MAVRINSKAYA T. & SLAVÍK L. (2013): Correlation of Early Devonian (Lochkovian–early Pragian) conodont faunas of the South Urals (Russia). – Bulletin of Geosciences, 88, 2: 283–296.

A new lithotype of peridotite, phlogopite- and apatite-bearing spinel–garnet peridotite, associated with leucocratic granulite, has been recognized at the Plešovice quarry in the Gföhl Unit within the Moldanubian Zone of the Bohemian Massif, Czech Republic. There are three equilibrium stages in the Plešovice peridotite. The existence of Stage I, the precursor spinel ± garnet peridotite stage, is supported by the presence of an aluminous (Al2O3 3.0 wt. %) orthopyroxene megacryst in the matrix. The minimum temperature of Stage I was estimated to be 1,020 ± 15 °C. Stage II is defined by the cores of relatively large (<3 mm long) grains of olivine, low-Al orthopyroxene
(Al2O3 1.3–1.7 wt. %), clinopyroxene, and chromian spinel [Cr/(Cr + Al) = 0.50–0.57], along with relatively small (<1 mm long) Ba-rich phlogopite (BaO = 1.0–4.0 wt. %), Sr-rich apatite (SrO 1.7 wt. %) and rare potassic (K2O 0.9–1.2 wt. %) amphibole. Garnet generally occurs as large spheroidal grains (up to 20 mm in diameter). It contains inclusions of olivine, orthopyroxene, chromian spinel, and phlogopite, all of which have similar compositions to their matrix counterparts. Therefore, garnet appears to be in equilibrium with the matrix phases at Stage II. Application of appropriate geothermobarometers to the assemblage at Stage II yielded temperatures of 850–1,030 °C and pressures of 2.3–3.5 GPa.

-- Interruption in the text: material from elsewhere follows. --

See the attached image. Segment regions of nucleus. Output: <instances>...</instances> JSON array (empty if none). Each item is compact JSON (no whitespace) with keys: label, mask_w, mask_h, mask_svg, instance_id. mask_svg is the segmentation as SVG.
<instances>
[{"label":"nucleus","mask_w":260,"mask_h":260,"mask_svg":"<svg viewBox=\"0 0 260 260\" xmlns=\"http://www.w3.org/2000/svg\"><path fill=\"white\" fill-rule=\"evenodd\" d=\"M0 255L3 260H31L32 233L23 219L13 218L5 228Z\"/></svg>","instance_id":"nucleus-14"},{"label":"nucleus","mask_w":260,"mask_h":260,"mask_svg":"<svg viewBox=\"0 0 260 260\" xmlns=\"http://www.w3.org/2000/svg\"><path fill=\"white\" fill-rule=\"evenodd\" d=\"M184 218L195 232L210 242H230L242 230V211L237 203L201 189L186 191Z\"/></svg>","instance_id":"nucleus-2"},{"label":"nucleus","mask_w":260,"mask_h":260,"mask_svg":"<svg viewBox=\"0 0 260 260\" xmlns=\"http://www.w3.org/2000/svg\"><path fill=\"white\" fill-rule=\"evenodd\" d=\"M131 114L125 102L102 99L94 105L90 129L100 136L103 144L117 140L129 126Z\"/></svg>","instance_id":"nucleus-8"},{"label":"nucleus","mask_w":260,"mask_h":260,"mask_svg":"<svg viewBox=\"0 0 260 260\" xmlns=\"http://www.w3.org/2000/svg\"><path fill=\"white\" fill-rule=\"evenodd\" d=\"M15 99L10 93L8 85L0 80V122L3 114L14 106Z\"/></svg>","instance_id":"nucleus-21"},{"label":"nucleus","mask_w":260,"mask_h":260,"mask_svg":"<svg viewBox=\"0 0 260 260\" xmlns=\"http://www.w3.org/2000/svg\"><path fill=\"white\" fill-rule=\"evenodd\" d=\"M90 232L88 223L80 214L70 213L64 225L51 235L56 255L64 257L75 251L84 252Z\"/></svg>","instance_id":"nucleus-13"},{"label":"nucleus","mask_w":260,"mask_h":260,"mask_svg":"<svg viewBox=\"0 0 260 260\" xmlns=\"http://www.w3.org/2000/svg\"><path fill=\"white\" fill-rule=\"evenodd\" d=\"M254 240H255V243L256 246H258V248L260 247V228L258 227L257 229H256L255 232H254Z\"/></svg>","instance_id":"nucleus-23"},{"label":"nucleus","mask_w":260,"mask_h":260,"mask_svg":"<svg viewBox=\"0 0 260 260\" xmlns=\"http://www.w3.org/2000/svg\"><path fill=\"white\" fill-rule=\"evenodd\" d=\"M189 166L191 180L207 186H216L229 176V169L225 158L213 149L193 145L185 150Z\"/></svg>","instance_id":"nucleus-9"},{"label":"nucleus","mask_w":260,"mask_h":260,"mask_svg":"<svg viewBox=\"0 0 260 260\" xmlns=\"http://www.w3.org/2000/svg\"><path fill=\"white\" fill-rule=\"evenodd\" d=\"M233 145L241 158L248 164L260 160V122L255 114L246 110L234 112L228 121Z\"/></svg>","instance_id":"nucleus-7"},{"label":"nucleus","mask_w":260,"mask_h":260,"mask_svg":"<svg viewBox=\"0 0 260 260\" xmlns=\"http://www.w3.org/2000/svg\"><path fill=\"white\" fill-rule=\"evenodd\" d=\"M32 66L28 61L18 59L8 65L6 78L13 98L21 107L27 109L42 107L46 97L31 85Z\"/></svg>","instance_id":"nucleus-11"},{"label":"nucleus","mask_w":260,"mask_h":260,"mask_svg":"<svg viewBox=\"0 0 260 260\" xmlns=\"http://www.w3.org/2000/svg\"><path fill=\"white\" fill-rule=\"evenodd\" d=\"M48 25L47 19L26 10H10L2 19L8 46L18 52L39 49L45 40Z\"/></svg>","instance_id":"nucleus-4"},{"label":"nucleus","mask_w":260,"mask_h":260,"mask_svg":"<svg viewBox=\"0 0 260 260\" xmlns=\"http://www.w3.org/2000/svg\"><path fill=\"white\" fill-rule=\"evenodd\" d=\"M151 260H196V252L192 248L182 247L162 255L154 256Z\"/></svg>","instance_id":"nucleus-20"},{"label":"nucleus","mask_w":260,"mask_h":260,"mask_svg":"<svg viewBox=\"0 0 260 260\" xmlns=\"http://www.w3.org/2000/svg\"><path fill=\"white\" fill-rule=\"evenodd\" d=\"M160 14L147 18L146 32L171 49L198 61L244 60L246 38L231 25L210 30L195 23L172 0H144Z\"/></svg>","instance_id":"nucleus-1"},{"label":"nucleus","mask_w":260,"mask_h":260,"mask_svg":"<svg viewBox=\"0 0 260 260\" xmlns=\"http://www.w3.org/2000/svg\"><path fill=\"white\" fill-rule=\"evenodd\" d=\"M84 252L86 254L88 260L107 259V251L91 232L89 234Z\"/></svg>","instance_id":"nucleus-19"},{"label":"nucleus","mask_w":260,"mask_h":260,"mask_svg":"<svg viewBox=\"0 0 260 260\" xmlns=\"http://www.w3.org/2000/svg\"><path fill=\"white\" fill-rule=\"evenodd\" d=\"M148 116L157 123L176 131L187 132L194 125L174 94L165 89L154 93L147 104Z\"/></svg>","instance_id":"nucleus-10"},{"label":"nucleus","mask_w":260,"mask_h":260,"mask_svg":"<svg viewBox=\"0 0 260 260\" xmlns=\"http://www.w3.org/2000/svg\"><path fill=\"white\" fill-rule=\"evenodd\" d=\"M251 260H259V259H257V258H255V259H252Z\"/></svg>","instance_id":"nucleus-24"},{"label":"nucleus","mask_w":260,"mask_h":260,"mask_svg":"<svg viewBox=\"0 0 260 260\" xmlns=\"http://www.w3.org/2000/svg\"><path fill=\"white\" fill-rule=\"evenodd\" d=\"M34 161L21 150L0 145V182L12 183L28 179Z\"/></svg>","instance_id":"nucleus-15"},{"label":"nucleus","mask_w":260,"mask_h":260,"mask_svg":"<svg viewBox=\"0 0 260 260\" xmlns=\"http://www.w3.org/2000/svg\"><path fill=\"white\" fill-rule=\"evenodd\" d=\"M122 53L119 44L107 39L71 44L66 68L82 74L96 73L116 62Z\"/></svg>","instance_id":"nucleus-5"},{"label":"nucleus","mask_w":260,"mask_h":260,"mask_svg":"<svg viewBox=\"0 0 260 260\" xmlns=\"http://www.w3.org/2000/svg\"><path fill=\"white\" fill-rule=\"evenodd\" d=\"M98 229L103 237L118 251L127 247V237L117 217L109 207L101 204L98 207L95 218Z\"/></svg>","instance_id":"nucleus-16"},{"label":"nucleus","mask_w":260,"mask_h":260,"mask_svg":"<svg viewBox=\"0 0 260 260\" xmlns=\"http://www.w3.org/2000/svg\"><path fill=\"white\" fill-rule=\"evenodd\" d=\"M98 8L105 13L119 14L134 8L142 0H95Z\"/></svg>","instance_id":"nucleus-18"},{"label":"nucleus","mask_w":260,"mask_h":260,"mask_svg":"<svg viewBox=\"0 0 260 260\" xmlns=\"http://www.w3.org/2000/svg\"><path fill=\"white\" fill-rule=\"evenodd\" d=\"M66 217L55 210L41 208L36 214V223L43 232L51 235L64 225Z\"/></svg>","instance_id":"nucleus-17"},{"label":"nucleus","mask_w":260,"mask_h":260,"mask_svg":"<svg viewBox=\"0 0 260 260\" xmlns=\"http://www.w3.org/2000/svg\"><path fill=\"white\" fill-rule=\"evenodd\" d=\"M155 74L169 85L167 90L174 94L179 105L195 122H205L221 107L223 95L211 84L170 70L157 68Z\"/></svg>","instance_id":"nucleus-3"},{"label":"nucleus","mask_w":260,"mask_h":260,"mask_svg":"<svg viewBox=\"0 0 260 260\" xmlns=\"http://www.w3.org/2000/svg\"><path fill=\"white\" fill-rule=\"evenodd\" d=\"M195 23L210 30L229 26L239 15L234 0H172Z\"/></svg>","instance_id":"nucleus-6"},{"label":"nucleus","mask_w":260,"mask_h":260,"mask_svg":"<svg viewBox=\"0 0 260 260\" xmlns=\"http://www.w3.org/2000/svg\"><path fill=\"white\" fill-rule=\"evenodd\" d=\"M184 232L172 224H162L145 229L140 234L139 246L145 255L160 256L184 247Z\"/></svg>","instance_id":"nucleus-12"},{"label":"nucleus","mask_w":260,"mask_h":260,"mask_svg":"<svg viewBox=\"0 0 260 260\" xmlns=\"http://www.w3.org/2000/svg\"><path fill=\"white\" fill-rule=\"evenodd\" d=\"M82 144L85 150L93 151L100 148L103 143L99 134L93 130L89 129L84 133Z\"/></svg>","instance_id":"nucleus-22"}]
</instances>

Stage III is defined by aluminous orthopyroxene (Al2O3 2.1–4.0 wt. %), aluminous clinopyroxene and aluminous spinel along with pargasitic amphibole and
Ba-rich phlogopite in kelyphite; temperature conditions at this stage were estimated to be 730–770 (± 27) °C at 0.8–1.5 GPa. Multiphase solid inclusions, mainly composed of phlogopite, dolomite, apatite and calcite with minor amounts of chlorite and magnesiohornblende, are present only within large grains of chromian spinel, which are surrounded by kelyphites. The idiomorphic outline of the multiphase solid inclusions suggests that frozen remnants of carbonatite melts or supercritical fluids were trapped in the spinel. The mineral assemblage in the multiphase solid inclusions suggests relatively low-P and low-T conditions (T <750 °C; P <1.6 GPa) for its crystallization. Furthermore, the timing of the crystallization of the multiphase solid inclusions appears to predate Stage II, as most multiphase solid inclusions are completely surrounded by the host chromian spinel. These
data suggest that the Plešovice peridotite experienced cooling after Stage I and was then transformed to spinel–garnet peridotite by subsequent subduction processes.